TRIBUNNEWS.COM – Amerika Serikat (AS) tidak mengharapkan adanya perubahan mendasar pada masa presiden baru Iran.
Mantan Menteri Kesehatan Iran Masoud Peshshikiyan memenangkan putaran kedua pemilihan presiden Iran pada Jumat (7/7/2024) dengan perolehan 53,7 persen suara.

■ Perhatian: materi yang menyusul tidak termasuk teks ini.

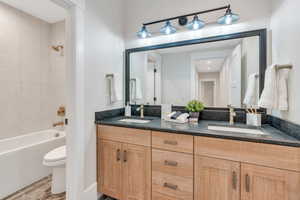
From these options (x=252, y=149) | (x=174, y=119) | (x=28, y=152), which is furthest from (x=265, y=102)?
(x=28, y=152)

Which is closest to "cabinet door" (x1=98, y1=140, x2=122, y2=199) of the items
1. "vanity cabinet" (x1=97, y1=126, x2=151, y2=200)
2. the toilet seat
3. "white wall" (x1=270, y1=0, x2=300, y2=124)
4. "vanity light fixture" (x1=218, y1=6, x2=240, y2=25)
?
"vanity cabinet" (x1=97, y1=126, x2=151, y2=200)

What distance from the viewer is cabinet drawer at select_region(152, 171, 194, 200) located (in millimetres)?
1290

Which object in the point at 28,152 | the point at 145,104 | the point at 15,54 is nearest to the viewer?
the point at 28,152

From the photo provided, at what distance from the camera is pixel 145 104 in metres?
2.17

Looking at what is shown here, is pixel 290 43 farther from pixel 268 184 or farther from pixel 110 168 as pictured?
pixel 110 168

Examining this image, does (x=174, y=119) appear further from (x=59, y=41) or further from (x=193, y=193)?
(x=59, y=41)

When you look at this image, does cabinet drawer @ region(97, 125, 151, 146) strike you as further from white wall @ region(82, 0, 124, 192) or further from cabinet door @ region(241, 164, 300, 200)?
cabinet door @ region(241, 164, 300, 200)

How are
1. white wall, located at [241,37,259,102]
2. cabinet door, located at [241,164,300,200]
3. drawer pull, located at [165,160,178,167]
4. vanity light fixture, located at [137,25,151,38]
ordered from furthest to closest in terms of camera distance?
vanity light fixture, located at [137,25,151,38], white wall, located at [241,37,259,102], drawer pull, located at [165,160,178,167], cabinet door, located at [241,164,300,200]

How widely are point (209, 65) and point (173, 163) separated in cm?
123

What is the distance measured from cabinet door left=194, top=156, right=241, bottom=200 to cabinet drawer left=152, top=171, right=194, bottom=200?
7cm

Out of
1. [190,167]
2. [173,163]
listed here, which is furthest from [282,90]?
[173,163]

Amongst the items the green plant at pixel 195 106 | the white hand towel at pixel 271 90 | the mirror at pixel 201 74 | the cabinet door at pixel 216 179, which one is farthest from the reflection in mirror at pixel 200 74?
the cabinet door at pixel 216 179

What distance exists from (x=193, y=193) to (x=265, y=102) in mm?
1004

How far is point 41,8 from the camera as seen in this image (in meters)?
2.41
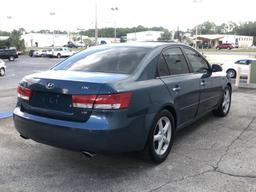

Juru bicara Departemen Luar Negeri AS Matthews mengatakan: “Kami memperkirakan pemilu ini akan membawa perubahan mendasar dalam kebijakan dan kebijakan Iran. Pada akhirnya, keputusan terakhir mengenai masa depan politik Iran bukanlah pada presiden. Dia adalah pemimpin tertinggi.” kata Miller kepada wartawan kemarin (8/7/2024).
Ia menegaskan, jika para pemimpin Iran berhasil membangun stabilitas di Timur Tengah dengan tidak mendanai kelompok perlawanan dan membatasi program nuklir mereka, maka situasi Iran akan lebih baik di mata Amerika Serikat.
“Tentu saja jika presiden baru mempunyai kewenangan untuk mengambil langkah-langkah untuk membatasi program nuklir Iran, menghentikan pendanaan kepada kelompok perlawanan, dan mengakhiri kegiatan yang mengganggu stabilitas kawasan, maka itu adalah langkah-langkah yang kami sambut baik,” kata Matthew Miller.
Namun, tentu saja kami tidak punya harapan akan hal itu, lanjutnya, Anadolu Agency melaporkan.
Matthew Miller mengatakan dia berharap Pemimpin Tertinggi Ayatollah Ali Khamenei akan mengambil sikap melawan Iran, musuh Amerika sejak Revolusi Islam tahun 1979.
Pemilihan presiden Iran berakhir setelah kecelakaan helikopter tragis pada 19 Mei 2024 di provinsi Azerbaijan Timur, yang mengakibatkan presiden Iran saat itu Ibrahim Raisi dan Menteri Luar Negeri Iran Hossein Amir Abdullahiyan kehilangan nyawa.
Di sisi lain, Juru Bicara Kementerian Luar Negeri Iran Nasir Kanani menanggapi ucapan Matthew Miller soal Presiden baru Iran.
Dia melihat respons Amerika terhadap pemilu Iran sebagai campur tangan terhadap urusan dalam negeri negaranya.
Nasir Kanani berkata, “Pernyataan campur tangan Amerika dalam pemilihan presiden kita adalah campur tangan yang jelas dan brutal.”
Dia juga mengatakan kemarin: “Kami melihat ini sebagai tanda semakin mendalamnya kebijakan permusuhan Amerika terhadap Iran.”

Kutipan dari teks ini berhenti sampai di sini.